After adding statistical features and packet length sequence features, the classification accuracy and F1-score of the model reach 91.41 and 91.08%, respectively. It shows that multi-modal data input can provide feature information of different nature, enhance the characterization ability of features for traffic and contribute to the fine-grained classification of anonymous network traffic.

2) Comparison with the state-of-the-art methods

To reflect the advantages of the proposed method in terms of classification performance, this paper compares it with state-of-the art methods. The comparison results of each category of applications are shown in Table 8. The experimental results are obtained by conducting traffic classification experiments on the CICDarket2020 dataset. Figure 8 shows the accuracy of different classification models on different applications of the darknet traffic dataset. The proposed model achieves the best performance in most categories and is slightly lower than the DarknetSec ^[19] method in the Browsing and Video-Stream categories. Overall, our method achieves the best classification performance.

Table 8. The accuracy of different methods on darknet user behavior traffic classification.

Method	Audio	Browsing	Chat	File-Transfer	Email	P2P	Video-Stream	VoIP	Average Accuracy
Our Model	98.46%	81.27%	98.63%	95.63%	81.07%	93.52%	92.26%	91.56%	96.02%
RF ^[43]	95.74%	79.43%	91.58%	91.16%	76.53%	91.19%	88.27%	89.12%	92.98%
DIDarket ^[10]	97.25%	80.16%	93.21%	91.76%	79.48%	92.16%	90.64%	89.24%	94.40%
FlowPic ^[19]	98.21%	78.15%	94.23%	90.54%	79.35%	90.64%	89.22%	89.68%	94.89%
Deep Packet	95.45%	79.74%	91.58%	92.69%	77.68%	91.69%	89.51%	90.35%	93.16%
DarknetSec	98.36%	82.74%	95.58%	93.69%	80.68%	93.29%	92.56%	91.35%	95.96%
CNN+LSTM ^[46]	96.31%	80.26%	95.17%	93.38%	79.21%	93.28%	91.52%	90.72%	94.57%

| Show Table

DownLoad: CSV

Figure 8. Classification accuracy of different types of applications.

● DATA EXTRACT
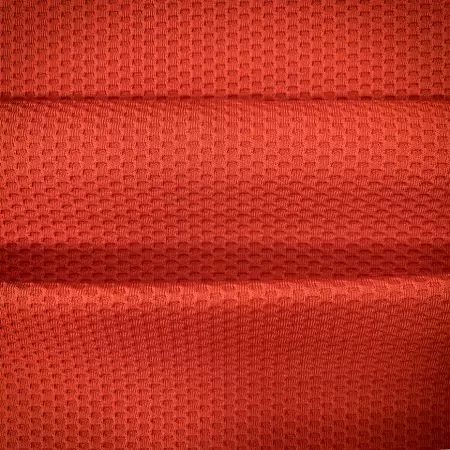 Il tessuto a doppio strato in polipropilene a nido d'ape ha una buona permeabilità all'aria e un buon isolamento termico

● WORK INSTRUCTIONS
Answer these questions using the darknet traffic classification text.
1. What F1-score does the model reach after statistical features and packet length sequence features are added?
2. In which two categories does the proposed model perform slightly worse than the DarknetSec method?
3. What average accuracy does Table 8 report for the proposed model?

● THE ANSWER
1. 91.08%
2. Browsing and Video-Stream
3. 96.02%